Science has uncovered one more sex difference and this one favors the ladies. A new study finds that middle-aged men who are heavy drinkers — downing more than two and a half drinks each day — may speed their later memory loss by up to six years. Too bad for moderate middle-aged men, but what about middle-aged women? Oddly, the researchers have drawn a somewhat opposite conclusion for those who continue to raise a glass or two. “In women, there was only weak evidence that heavy drinking was associated with a faster decline in executive function, but abstinence from alcohol was associated with faster decline in the global cognitive score and executive function declines,” the authors wrote in their study published online in Neurology.

Listen carefully or you might miss the distant shouts of drunken gals not yet pushing 60.

Previous Design Flaws

Alcohol misuse and abuse is a scientifically proven cause of disease and mortality yet research also suggests alcohol may influence aging in some positive ways. Light to moderate alcohol consumption, for instance, has been found to be related to better cognitive function and lower risk of dementia, even if scientists don't understand exactly why. Generally, the impact of alcohol on cognitive aging is rarely considered definitive — it is often based on evidence from studies conducted in the elderly who have already changed their drinking patterns due to health-related concerns. In such studies, then, the heavy drinking category is either too small to be considered statistically relevant or not represented at all. Few investigations have examined the impact of drinking on cognitive aging trajectories before old age and among some of the notable exceptions, the rates of alcohol consumption were assessed only one time, so even in these cases there may have been some measurement errors.

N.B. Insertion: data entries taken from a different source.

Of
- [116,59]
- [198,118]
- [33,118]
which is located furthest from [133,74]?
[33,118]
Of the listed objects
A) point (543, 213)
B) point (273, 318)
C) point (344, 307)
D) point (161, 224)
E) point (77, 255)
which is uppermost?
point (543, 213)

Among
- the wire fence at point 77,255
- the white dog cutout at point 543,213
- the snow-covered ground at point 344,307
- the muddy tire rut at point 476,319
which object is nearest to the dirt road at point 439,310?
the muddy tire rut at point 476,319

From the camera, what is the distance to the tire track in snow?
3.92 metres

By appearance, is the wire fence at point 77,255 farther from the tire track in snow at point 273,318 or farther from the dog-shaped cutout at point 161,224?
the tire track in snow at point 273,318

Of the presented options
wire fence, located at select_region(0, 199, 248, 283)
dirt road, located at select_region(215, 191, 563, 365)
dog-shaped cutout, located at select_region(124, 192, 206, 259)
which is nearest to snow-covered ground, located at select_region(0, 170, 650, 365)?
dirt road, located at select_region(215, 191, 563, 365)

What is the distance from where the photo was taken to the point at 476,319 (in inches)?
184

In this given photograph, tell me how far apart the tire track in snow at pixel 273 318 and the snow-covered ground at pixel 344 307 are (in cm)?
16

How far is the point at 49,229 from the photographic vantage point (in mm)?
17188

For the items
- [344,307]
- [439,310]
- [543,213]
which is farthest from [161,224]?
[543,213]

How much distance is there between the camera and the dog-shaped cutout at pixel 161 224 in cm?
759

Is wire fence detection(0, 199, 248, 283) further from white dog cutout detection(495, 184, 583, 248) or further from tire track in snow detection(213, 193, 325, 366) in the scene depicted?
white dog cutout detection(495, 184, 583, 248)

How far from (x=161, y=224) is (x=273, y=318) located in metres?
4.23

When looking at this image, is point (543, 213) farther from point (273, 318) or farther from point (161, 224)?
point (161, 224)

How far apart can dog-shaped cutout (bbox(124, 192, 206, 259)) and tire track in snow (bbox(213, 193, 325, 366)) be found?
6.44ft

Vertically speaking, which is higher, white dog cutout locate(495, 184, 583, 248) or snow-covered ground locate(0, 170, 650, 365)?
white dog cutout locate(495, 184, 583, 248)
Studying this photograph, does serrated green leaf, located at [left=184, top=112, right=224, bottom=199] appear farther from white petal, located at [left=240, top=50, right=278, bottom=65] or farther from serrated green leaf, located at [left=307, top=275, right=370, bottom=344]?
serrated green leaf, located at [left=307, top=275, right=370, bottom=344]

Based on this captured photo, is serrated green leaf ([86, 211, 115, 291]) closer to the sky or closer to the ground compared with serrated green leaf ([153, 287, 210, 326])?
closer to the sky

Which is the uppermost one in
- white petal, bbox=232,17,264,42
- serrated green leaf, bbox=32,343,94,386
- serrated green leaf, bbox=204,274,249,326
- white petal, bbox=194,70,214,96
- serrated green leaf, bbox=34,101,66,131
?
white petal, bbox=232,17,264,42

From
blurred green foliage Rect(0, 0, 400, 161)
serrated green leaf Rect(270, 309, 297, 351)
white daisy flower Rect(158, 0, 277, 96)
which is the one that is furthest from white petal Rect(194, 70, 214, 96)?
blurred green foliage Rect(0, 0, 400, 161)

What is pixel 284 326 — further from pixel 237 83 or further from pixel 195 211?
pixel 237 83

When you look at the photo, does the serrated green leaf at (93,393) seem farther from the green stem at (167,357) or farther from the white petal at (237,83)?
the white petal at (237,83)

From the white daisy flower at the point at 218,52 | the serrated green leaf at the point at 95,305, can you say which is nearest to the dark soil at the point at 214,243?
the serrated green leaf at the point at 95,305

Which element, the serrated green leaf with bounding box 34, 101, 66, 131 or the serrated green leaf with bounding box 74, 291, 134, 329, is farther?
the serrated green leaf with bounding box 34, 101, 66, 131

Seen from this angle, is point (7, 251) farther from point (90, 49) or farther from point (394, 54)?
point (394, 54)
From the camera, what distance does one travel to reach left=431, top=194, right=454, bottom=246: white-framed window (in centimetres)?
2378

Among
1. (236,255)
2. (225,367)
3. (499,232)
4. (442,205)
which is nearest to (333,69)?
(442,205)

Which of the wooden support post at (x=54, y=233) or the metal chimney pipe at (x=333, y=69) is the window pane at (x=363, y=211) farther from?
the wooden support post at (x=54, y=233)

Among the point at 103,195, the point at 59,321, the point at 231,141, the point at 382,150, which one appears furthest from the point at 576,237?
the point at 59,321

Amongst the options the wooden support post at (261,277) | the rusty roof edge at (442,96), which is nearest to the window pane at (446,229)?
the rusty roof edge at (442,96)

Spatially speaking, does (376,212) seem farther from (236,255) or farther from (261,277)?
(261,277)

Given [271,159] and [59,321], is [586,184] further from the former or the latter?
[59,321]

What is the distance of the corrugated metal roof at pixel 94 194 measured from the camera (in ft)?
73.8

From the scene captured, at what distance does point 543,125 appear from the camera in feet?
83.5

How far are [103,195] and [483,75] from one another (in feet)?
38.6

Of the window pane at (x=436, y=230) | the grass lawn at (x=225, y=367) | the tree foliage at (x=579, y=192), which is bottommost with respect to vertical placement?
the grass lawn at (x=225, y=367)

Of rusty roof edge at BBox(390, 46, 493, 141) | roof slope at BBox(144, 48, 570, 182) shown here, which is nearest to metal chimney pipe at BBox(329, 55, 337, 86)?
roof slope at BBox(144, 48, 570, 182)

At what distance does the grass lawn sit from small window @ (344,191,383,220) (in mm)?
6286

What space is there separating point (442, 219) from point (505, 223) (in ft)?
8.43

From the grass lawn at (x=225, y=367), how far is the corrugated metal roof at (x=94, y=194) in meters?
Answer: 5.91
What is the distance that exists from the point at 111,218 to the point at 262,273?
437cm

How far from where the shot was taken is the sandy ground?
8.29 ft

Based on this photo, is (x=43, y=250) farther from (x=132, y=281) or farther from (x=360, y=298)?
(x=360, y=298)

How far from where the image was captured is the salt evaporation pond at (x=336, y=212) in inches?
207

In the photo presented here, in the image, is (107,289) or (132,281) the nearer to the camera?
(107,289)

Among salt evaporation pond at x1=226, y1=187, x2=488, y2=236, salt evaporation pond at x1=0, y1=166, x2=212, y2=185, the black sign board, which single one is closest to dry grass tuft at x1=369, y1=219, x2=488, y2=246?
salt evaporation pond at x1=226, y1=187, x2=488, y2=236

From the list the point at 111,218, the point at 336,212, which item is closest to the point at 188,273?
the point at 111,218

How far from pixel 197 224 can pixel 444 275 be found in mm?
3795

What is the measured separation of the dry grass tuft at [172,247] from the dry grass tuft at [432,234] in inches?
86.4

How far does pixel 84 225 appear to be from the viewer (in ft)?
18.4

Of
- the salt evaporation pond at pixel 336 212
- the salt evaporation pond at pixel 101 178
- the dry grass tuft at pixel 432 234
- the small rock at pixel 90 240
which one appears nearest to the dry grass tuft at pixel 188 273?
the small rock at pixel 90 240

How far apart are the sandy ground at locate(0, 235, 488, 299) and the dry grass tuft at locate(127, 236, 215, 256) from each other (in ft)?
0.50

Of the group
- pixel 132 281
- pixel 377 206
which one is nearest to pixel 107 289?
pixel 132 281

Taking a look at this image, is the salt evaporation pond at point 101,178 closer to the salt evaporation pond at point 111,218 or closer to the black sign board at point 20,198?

To improve on past work, the present study’s team of researchers proposed to examine alcohol consumption and its impact on subsequent cognitive decline by assessing consumption patterns not once but three times over a 10-year period beginning in middle-age while also assessing mental function using three waves of data. The study involved 5,054 men and 2,099 women. Over the course of a decade, their drinking habits were assessed three times; a “standard drink” counted as wine, beer, or liquor only when it totaled, precisely, 0.6 fluid ounces or 14 grams of pure alcohol. This measurement is the equivalent of a 12 ounce bottle of beer, a 5-oz. glass of wine (12 percent alcohol) or a 1.5-oz. shot of distilled spirits (80-proof or 40 percent alcohol). When participants reached an average age of 56, they took their first tests of memory and executive function, the set of mental processes involved in planning, strategizing, paying attention to details, and managing time and space. These same tests were repeated twice over the next decade.

What were the results? The researchers observed no differences in memory and executive function decline among former drinkers, men who did not drink at all or those who drank less than two standard drinks each day — the light or moderate drinkers. On the other hand, those who drank more than that — the heavy drinkers — showed memory and executive function declines between one-and-a-half to six years faster than the men who drank less each day. In the words of the authors, the results of the study suggests “…heavy drinking is associated with faster decline in all areas of cognitive function in men." For women, this same story ends as if made in Hollywood.

Women Only

As mentioned previously, the researchers turned up “only weak evidence” that heavy drinking corresponded with a faster decline in executive function, while abstinence from alcohol seemed to be related to a faster decline in global cognitive score and also executive function. Almost immediately, the researchers qualified their discordant results, citing the possibility of inadequate interpretation of sex differences and a need for further clarifying research due to the fact that the total number of abstainers was small and differed greatly from the other participants in the study. When asked to explain this point, lead author Dr. Séverine Sabia, University College London, told Medical Daily in an email: “Women in the abstainers category differed in several aspects: they were more likely to have a low occupational position, not to be current smokers, practice less physical activity, eat less fruit and vegetables, and have higher prevalence of hypertension, diabetes, CVD, and depressive symptoms.” Because each of these factors may impact cognitive function, then, it is difficult for the researchers to determine whether or not abstinence, in and of itself, may have caused increased cognitive decline among the abstainers.

Ultimately, social patterns and drinking differ quite a bit when viewed through the lens of gender. “While in male heavy drinkers the proportion of individuals with high occupational position is lower than in moderate drinkers, in women the proportion of individuals with high occupational position is higher in heavy compared to moderate drinkers,” Sabia told Medical Daily. Since past studies have linked low occupational status and the risk of cognitive impairment, a woman's high occupational position may simply cancel out the risk of mental decline brought on by drinking too much.